-- 本文抜粋 --

========================================

カルテット特集では、8月31日に開催される「ららら♪クラシックコンサートVol.11 ソリストたちのカルテット~千住! 石田! 飛澤! 長谷川! 大御所ズ☆室内楽~」にむけて、弦楽四重奏曲の歴史を紐解きながら魅力を伝えてきましたが、今回は特別編ということでインタビューをお届けします。
桐朋学園在学中、偶然授業で一緒になったことがきっかけで誕生したカルテット・アマービレ。今では「運命を感じる」と語る4人の俊英たちは結成してわずか1年足らずで難関として知られるミュンヘン国際コンクールで3位入賞を果たしました。現在は全国で多くの演奏活動を行い、都内ではコンサートシリーズが開催されるほど勢いのあるアマービレの4人に、弦楽四重奏の魅力について語ってもらうインタビューの後編です(前編はこちらから)。今回は、これまでの活動や日々の練習の様子を伺いながら、さらなる魅力を探っていきたいと思います。
6. コンクールという舞台
――弦楽四重奏の世界でも、登竜門的なコンクールがいくつかありますね。アマービレの皆さんはたくさんコンクールを受けてこられました。先ほども、ミュンヘン国際コンクールで特別賞を受賞されたことを機に、現代曲にも取り組むようになった、などありましたが、やはりコンクールは皆さんにとって大きいものなのでしょうか?

========================================

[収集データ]

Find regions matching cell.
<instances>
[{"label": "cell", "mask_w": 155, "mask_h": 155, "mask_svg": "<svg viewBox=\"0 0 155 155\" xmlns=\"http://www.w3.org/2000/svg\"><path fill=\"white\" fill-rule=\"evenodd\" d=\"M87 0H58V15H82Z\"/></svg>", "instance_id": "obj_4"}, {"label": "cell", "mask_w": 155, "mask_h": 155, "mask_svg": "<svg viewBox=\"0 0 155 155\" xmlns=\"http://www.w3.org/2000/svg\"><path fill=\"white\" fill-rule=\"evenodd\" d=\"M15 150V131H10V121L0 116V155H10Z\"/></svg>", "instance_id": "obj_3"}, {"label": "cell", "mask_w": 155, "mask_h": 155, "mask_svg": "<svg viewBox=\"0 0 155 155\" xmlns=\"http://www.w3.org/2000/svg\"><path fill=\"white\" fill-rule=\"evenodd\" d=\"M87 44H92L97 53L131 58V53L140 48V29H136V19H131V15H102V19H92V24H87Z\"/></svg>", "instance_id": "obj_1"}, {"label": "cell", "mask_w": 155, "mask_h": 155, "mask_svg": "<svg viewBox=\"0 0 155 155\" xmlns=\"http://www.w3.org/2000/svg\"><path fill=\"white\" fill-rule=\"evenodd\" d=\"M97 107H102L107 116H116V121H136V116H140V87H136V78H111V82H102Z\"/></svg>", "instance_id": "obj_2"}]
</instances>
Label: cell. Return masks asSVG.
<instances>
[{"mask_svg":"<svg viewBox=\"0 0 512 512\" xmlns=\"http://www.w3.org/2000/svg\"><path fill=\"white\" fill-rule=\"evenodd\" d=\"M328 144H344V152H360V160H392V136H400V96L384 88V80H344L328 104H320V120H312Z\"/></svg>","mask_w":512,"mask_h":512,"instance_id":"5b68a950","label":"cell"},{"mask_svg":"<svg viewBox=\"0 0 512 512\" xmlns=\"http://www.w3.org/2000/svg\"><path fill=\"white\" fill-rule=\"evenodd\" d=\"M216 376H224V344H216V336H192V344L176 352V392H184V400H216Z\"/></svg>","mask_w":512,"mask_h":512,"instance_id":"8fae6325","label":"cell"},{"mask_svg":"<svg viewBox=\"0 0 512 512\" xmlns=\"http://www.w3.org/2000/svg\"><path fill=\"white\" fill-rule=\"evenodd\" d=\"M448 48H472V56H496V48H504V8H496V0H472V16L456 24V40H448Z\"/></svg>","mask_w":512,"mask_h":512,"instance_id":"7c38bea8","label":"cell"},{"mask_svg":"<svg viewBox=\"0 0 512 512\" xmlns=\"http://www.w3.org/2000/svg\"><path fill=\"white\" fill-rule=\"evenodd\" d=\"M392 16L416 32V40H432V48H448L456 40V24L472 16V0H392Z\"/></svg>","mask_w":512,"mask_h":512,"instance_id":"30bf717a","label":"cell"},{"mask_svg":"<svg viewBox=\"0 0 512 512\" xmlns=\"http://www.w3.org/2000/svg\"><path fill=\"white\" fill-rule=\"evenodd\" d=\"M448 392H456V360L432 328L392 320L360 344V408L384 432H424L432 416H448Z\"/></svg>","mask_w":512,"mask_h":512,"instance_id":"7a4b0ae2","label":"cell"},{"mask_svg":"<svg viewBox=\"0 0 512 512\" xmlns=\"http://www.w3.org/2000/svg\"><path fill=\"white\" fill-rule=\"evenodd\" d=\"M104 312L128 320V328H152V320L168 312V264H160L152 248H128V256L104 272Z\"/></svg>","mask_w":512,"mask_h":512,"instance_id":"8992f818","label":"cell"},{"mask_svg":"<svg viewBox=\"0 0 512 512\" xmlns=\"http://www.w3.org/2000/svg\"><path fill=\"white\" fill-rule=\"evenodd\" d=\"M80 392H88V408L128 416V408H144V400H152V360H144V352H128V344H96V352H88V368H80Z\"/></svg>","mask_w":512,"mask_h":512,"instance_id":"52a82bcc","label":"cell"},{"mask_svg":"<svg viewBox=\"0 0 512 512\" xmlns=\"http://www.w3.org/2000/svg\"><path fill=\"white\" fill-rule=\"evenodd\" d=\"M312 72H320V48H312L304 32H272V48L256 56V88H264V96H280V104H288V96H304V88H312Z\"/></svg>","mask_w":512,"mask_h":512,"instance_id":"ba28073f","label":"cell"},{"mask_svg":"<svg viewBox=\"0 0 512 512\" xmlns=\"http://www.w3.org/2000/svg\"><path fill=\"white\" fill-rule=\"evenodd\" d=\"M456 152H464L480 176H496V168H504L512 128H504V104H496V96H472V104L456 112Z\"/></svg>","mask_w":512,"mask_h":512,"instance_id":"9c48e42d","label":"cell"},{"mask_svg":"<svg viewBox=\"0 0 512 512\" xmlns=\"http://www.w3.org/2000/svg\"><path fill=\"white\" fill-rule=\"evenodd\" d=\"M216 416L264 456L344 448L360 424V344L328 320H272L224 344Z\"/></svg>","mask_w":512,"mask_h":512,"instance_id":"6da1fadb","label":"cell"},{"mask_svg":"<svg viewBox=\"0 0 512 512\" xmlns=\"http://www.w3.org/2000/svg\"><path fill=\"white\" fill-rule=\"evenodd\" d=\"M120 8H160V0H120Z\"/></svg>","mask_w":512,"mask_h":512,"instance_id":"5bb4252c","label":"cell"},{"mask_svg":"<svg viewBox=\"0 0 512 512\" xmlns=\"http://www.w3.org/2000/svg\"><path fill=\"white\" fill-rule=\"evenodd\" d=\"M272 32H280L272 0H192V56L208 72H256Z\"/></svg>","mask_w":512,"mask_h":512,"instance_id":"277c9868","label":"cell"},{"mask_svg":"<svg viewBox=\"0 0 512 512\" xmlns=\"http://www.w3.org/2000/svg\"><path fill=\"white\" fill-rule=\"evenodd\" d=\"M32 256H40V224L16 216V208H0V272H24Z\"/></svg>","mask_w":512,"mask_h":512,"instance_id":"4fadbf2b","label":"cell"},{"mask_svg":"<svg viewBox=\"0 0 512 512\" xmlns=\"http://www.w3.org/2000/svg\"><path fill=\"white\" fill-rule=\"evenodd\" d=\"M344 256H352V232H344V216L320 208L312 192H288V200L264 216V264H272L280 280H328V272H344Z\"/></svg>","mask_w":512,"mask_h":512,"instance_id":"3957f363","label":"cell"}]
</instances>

========================================

-- 依頼事項 --
- 1) 本文の「6. コンクールという舞台」から「て大きいものなのでしょうか?」まで(両端を含む)を、「現代曲」を「新作」に差し替えて書き直してください。
- 2) 次の(a)〜(c)が本文と一致するかどうかを「はい」か「いいえ」で答え、それぞれ判断の決め手となる本文の語句を正確に引用すること。
(a) カルテット・アマービレは桐朋学園在学中に誕生した。
(b) アマービレは結成から3年でミュンヘン国際コンクールに入賞した。
(c) 「ららら♪クラシックコンサートVol.11」は9月に開催される。

-- 期待される結果 --
- 1)
6. コンクールという舞台
――弦楽四重奏の世界でも、登竜門的なコンクールがいくつかありますね。アマービレの皆さんはたくさんコンクールを受けてこられました。先ほども、ミュンヘン国際コンクールで特別賞を受賞されたことを機に、新作にも取り組むようになった、などありましたが、やはりコンクールは皆さんにとって大きいものなのでしょうか?

- 2)
(a) はい:「桐朋学園在学中、偶然授業で一緒になったことがきっかけで誕生した」
(b) いいえ:「結成してわずか1年足らずで難関として知られるミュンヘン国際コンクールで3位入賞を果たしました」
(c) いいえ:「8月31日に開催される」